De manière inédite, plusieurs personnalités républicaines ou anciennement affiliées au parti ont été autorisées à prendre la parole lors du grand raout virtuel démocrate. Colin Powell, secrétaire d’État de George W. Bush, a ainsi fait part de sa préférence pour Joe Biden, convaincu qu’il restaurera des valeurs à la Maison Blanche.

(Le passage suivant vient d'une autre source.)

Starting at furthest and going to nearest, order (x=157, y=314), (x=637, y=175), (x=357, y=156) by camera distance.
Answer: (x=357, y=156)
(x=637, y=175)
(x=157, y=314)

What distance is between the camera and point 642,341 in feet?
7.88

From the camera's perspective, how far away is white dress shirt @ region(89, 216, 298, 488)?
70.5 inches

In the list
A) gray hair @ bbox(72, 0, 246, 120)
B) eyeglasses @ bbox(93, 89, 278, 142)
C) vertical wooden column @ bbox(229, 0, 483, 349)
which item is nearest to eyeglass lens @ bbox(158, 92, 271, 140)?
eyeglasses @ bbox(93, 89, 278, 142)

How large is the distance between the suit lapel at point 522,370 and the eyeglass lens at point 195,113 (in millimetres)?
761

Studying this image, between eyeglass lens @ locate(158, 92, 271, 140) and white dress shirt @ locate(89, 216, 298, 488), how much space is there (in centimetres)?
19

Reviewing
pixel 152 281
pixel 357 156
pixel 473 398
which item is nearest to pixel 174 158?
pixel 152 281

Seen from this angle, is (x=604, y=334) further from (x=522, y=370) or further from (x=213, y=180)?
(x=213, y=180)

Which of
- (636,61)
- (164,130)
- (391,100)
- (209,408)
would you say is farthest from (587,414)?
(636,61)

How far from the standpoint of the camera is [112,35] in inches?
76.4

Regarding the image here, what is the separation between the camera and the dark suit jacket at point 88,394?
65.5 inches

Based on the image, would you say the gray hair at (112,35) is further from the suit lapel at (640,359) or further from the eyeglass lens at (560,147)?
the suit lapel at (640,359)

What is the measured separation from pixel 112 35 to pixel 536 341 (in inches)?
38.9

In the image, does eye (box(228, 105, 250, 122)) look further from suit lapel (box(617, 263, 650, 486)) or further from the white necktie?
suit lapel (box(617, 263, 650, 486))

Dans une vidéo surprise, Cindy McCain, veuve de l’ancien sénateur de l’Arizona et ex-candidat républicain à la présidentielle 2008, a également fait l’éloge de Joe Biden. Si elle ne lui a pas formellement apporté sa voix, elle a souligné l’amitié improbable” qui liait le candidat démocrate à son défunt mari et sa capacité à surmonter les clivages.
John Kasich, ancien gouverneur de l’Ohio battu par Donald Trump lors de la primaire républicaine de 2016, n’a quant à lui pas eu de pudeur à apporter son suffrage au démocrate. Il a décrit son opposition au 45e président des États-Unis comme patriotique : « Je suis un républicain à vie, mais cet attachement arrive en deuxième place derrière ma responsabilité envers ce pays », a-t-il déclaré, ajoutant voir en Joe Biden “un homme qui peut nous aider à voir l’humanité chez l’autre”.
“Il y a toujours des prises de guerre lors des conventions mais qu’il y ait autant de gens d’importance, c’est inédit même si, que ce soit la veuve McCain ou John Kasich, cela reste des proches de Joe Biden”, note Jean-Eric Branaa. “Ce qui est intéressant, c’est que même s’il s’agit d’anciens élus, ils disposent encore de réseaux au sein de leurs États-clés. Ça ne sera pas un mouvement de fond ou un raz-de-marée mais si c’est serré, cela pourrait faire la différence. Et ça sera serré en Pennsylvanie (État de Charlie Dent) et en Ohio (État de John Kasich).”
Rallier les républicains au risque de s’aliéner l’aile gauche?
“Que la convention démocrate laisse parler des républicains connus qui soutiennent Biden vise à envoyer le message qu’il est une figure d’unité et que son opposant est si extrême que des membres de son propre parti ont fui”, explique Michael Beschloss, historien, spécialiste des élections présidentielles pour NBC News. “Les ralliements de ce type pèsent certes moins que par le passé mais les démocrates utilisent les républicains comme John Kasich pour suggérer que Donald Trump est trop extrême, tandis que Joe Biden est un refuge dans la tempête.”
Mais cet affichage des républicains lors de la Convention démocrate a fait grincer quelques dents. L’aile progressiste du parti a ainsi déploré que ces figures du parti concurrent aient eu davantage de temps de parole qu’Alexandria Ocasio-Cortez, l’élue de New-York, superstar des réseaux sociaux et égérie des progressistes.
La communauté noire peut-elle faire basculer le vote?
La mobilisation des électeurs noirs devrait dont jouer un rôle clé pour déterminer le vainqueur entre Joe Biden et le président républicain, le 3 novembre. Un scrutin qui sera marqué par la confluence de crises historiques: la pandémie de Covid-19 qui frappe particulièrement les Afro-Américains, la récession économique et le mouvement historique de colère contre le racisme et les violences policières.